Extract

While Fierce has had their Reaper model for quite a while, it was a little heavy. Now, they’ve started making the Mountain Reaper which takes all the best features of the Reaper, but puts them in a lightweight package.
It has a magnesium chassis, a titanium action, and weighs less than 6 lbs in many chamberings. Fierce rifles generally mitigate recoil well due to their stock designs and Limbsaver recoil pads, but I still might recommend a muzzle brake or suppressor to shoot 7 PRC in this light of a package. The recoil of the 7 PRC
The Fierce Mountain Reaper is available in 7 PRC with 20″ and 22″ barrels with a 1:8 twist, and personally I’d pick the 20″. My custom 7 PRC uses a 20″ barrel and I’m happy to see 2,950 fps with 150gr copper bullets for hunting.
Option #6: Put a 7mm PRC Barrel on a Rifle You Already Own
The fastest and cheapest way to start shooting 7mm PRC is to simply rebarrel one of your existing rifles. If you have a suitable rifle, such as a Tikka T3x, Bergara B14, Remington 700, or even a Ruger American, you can get a prefit barrel ordered and just screw it on. Done!
There are a few caveats, though. You’ll need a properly sized bolt face (the front part of the bolt that grabs on to the cartridge). The 7mm PRC uses the same bolt face as a 7mm Remington Magnum, 300 Win Mag, or a 300PRC or 6.5 PRC. If your rifle is already chambered to use that magnum bolt face, you’re set.
If your rifle doesn’t have that bolt face, you can either order a new bolt, or some actions have replaceable bolt faces which are cheap and easy to change out.
The next issue is you’ll need to make sure the rifle action is long enough. 7mm PRC has a cartridge overall length of 3.34″, so a long action is needed. If your rifle was chambered in .30-06, 300 Win Mag, 7mm Rem Mag or any other long-action cartridge, you’re set on this regard as well. If your rifle was configured for long action, you’ll probably also have a long enough magazine length for the cartridge as well.

Task brief
From the text on 7mm PRC rifles, extract the passage between "It has a magnesium" and "bullets for hunting.", inclusive.

Supplied information
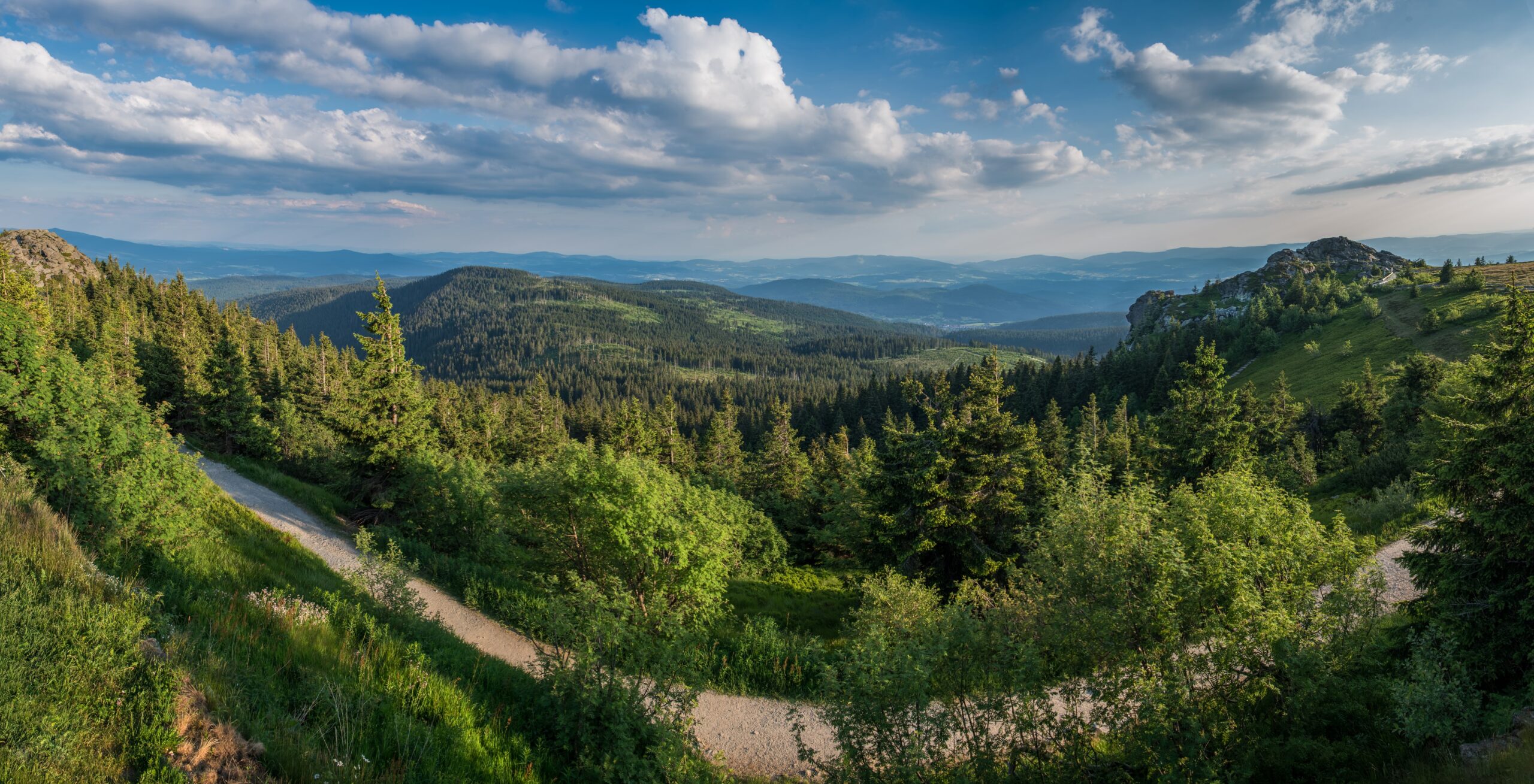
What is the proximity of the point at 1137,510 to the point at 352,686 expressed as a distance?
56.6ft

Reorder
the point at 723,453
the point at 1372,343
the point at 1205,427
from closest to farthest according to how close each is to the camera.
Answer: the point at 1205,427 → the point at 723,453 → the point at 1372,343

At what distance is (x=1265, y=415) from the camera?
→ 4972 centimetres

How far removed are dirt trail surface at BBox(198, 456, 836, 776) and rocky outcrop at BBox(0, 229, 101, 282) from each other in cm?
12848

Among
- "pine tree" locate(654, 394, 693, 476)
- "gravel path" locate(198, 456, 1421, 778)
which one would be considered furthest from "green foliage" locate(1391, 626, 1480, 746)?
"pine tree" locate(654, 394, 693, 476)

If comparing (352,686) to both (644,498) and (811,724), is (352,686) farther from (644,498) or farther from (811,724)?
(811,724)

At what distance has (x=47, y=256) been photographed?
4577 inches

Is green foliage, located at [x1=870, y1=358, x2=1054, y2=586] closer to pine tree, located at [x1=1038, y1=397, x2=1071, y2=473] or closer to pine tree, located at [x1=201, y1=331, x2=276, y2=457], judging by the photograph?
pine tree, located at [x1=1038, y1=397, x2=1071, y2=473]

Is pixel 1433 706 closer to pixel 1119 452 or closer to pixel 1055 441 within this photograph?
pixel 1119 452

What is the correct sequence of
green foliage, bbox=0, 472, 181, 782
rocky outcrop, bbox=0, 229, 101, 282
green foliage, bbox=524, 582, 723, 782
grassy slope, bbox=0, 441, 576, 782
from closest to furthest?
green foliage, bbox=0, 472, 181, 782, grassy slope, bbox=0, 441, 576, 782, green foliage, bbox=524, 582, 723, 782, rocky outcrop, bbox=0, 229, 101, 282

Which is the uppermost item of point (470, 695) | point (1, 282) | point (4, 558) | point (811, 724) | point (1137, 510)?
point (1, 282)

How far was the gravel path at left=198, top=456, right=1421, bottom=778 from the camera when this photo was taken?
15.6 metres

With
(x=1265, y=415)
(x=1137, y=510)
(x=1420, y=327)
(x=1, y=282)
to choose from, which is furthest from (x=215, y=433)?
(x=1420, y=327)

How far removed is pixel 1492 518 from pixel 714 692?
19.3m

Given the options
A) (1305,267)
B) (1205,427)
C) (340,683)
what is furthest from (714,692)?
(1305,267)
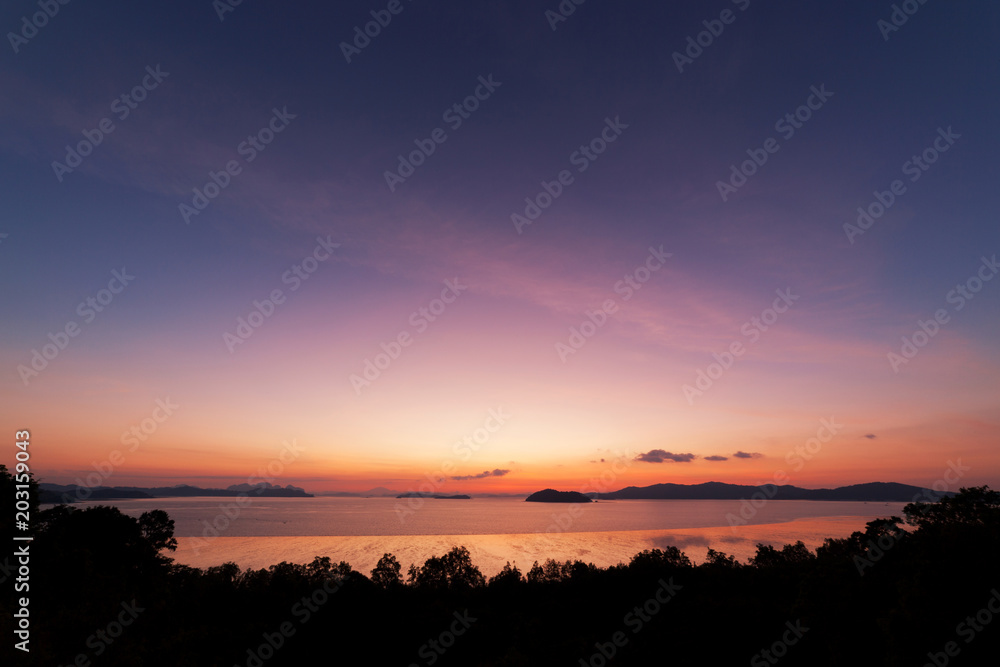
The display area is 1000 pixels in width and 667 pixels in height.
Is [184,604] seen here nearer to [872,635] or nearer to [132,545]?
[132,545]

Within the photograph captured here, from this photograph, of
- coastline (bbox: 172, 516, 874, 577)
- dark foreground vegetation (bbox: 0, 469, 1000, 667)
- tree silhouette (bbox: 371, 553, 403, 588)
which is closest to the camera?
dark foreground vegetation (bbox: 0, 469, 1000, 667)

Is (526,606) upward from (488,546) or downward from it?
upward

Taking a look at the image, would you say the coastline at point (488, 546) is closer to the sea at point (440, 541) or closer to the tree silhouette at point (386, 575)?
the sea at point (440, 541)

Expected answer
It has a magnesium chassis, a titanium action, and weighs less than 6 lbs in many chamberings. Fierce rifles generally mitigate recoil well due to their stock designs and Limbsaver recoil pads, but I still might recommend a muzzle brake or suppressor to shoot 7 PRC in this light of a package. The recoil of the 7 PRC
The Fierce Mountain Reaper is available in 7 PRC with 20″ and 22″ barrels with a 1:8 twist, and personally I’d pick the 20″. My custom 7 PRC uses a 20″ barrel and I’m happy to see 2,950 fps with 150gr copper bullets for hunting.